Le marché des RWA tokenisés avait déjà dépassé les 33,78 milliards de dollars il y a quelques semaines, confirmant une trajectoire de croissance continue. La progression vers 34 milliards s’inscrit dans un élargissement de la base d’émetteurs, des gestionnaires d’actifs traditionnels aux plateformes natives crypto qui cherchent à offrir du rendement réel à leurs utilisateurs. La DeFi, qui avait franchi les 6 milliards de TVL dans une vie antérieure, sert aujourd’hui de couche d’exécution pour ces nouveaux instruments.

Quels risques pèsent sur cette expansion ?

La croissance rapide des RWA pose plusieurs questions structurelles. La liquidité de ces instruments reste inférieure à leurs équivalents traditionnels : un token représentant une fraction d’immeuble commercial ne se vend pas aussi facilement qu’une obligation souveraine. Les hacks sur les bridges cross-chain représentent un risque systémique documenté, puisque les RWA nécessitent souvent des infrastructures interopérables pour circuler entre blockchains.
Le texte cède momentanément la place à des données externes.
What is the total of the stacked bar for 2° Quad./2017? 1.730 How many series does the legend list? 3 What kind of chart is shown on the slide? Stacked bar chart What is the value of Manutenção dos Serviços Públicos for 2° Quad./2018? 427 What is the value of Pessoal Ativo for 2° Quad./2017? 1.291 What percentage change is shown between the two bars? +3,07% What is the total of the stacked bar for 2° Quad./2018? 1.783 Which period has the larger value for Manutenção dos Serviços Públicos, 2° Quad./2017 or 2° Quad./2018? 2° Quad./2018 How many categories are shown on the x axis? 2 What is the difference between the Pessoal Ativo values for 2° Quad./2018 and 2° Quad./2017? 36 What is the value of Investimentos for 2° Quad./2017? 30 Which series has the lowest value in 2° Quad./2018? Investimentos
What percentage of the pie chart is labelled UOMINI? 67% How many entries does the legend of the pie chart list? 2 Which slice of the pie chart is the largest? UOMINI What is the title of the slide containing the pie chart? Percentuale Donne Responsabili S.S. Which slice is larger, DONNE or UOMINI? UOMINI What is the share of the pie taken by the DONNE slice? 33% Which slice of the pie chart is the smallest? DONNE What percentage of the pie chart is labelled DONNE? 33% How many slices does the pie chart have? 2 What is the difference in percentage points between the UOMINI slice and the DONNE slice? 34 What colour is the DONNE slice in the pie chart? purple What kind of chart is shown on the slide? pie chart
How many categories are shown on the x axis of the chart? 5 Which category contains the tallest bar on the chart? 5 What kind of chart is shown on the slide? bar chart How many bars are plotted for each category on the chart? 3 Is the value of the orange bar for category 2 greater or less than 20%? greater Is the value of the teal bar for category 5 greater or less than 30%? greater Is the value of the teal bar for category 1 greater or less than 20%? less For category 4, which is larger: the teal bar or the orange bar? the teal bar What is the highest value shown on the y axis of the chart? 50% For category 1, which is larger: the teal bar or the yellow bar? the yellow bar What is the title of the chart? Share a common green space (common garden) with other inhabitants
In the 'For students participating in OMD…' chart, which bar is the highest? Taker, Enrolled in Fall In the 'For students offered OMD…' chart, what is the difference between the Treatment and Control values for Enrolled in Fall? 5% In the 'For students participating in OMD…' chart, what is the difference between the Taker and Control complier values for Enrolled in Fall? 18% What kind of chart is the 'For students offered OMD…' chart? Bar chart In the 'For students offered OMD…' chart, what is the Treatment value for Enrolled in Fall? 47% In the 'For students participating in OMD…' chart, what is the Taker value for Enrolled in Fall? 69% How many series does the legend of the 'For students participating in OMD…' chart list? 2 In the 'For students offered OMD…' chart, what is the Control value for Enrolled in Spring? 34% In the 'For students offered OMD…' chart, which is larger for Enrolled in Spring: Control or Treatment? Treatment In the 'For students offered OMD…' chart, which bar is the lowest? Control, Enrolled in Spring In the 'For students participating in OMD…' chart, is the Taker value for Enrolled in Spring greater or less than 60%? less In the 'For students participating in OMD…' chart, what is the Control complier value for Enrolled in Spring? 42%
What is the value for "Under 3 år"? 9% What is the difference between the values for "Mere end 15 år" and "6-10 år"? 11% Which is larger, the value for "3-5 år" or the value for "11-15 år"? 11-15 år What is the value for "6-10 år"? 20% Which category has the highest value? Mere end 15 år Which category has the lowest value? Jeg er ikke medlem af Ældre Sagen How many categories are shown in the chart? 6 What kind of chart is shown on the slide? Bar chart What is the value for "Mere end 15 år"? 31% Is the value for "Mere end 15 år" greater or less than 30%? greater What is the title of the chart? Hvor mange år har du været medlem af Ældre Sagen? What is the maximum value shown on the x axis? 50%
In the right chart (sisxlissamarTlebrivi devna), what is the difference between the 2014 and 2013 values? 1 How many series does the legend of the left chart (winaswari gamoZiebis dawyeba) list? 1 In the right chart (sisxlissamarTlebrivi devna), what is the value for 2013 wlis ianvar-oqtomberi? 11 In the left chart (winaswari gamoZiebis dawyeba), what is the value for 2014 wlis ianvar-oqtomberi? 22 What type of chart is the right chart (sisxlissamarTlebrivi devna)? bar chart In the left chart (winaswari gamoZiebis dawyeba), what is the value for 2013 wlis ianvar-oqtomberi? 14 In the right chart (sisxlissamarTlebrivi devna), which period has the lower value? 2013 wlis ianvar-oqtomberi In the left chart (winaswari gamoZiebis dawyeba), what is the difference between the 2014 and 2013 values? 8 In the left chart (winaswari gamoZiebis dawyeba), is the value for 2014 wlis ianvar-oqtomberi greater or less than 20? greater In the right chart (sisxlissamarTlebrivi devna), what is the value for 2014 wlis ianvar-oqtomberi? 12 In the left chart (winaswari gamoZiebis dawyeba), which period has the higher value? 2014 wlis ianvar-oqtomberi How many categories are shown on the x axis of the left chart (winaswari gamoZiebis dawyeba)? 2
La question réglementaire reste centrale. La Securities and Exchange Commission n’a pas encore établi de cadre clair pour les tokens représentant des titres financiers. En Europe, MiCA couvre les crypto-actifs mais pas explicitement les instruments tokenisés classifiables comme valeurs mobilières, qui relèvent de MiFID II. Ce flou crée une asymétrie : les émetteurs américains opèrent dans l’incertitude pendant que certains cadres européens (notamment allemand et français, via le régime pilote DLT) offrent davantage de clarté opérationnelle.

La concentration sur les T-Bills représente aussi un risque de corrélation : si les taux courts américains baissent significativement, l’attrait relatif de ces instruments diminue et des sorties de capital pourraient tester la liquidité on-chaîne de ces produits.

Lecture CryptoActu Le seuil des 34 milliards confirme que les RWA ne sont plus un thème spéculatif mais une réalité opérationnelle. La croissance 10x en moins de 24 mois dépasse celle des ETF Bitcoin spot américains à leur lancement, ce qui suggère une maturité institutionnelle plus rapide qu’anticipée. Le vrai test sera la résilience de ces instruments lors du prochain épisode de stress sur les marchés de taux.

Et pour la France ?

L’AMF et la Banque de France participent activement au régime pilote DLT européen, qui permet l’émission et le règlement d’instruments financiers tokenisés dans un cadre réglementaire adapté. Plusieurs établissements français (Société Générale-Forge, notamment) ont déjà émis des obligations tokenisées sur Ethereum dans ce cadre. Pour un investisseur résident fiscal français, les revenus issus de tokens RWA qualifiés comme valeurs mobilières relèvent du régime des revenus de capitaux mobiliers, soumis au PFU de 31,4 % - et non du régime des actifs numériques (article 150 VH bis du CGI) qui s’applique aux crypto-actifs stricto sensu.

À retenir

Le marché des actifs tokenisés a franchi 34 milliards de dollars avec une multiplication par 10 depuis mi-2024, portée principalement par les bons du Trésor US. La prochaine étape à surveiller : l’élargissement vers le crédit privé et l’immobilier, et surtout les décisions réglementaires de la SEC qui pourraient ouvrir ou refermer l’accès au marché américain pour les émetteurs institutionnels.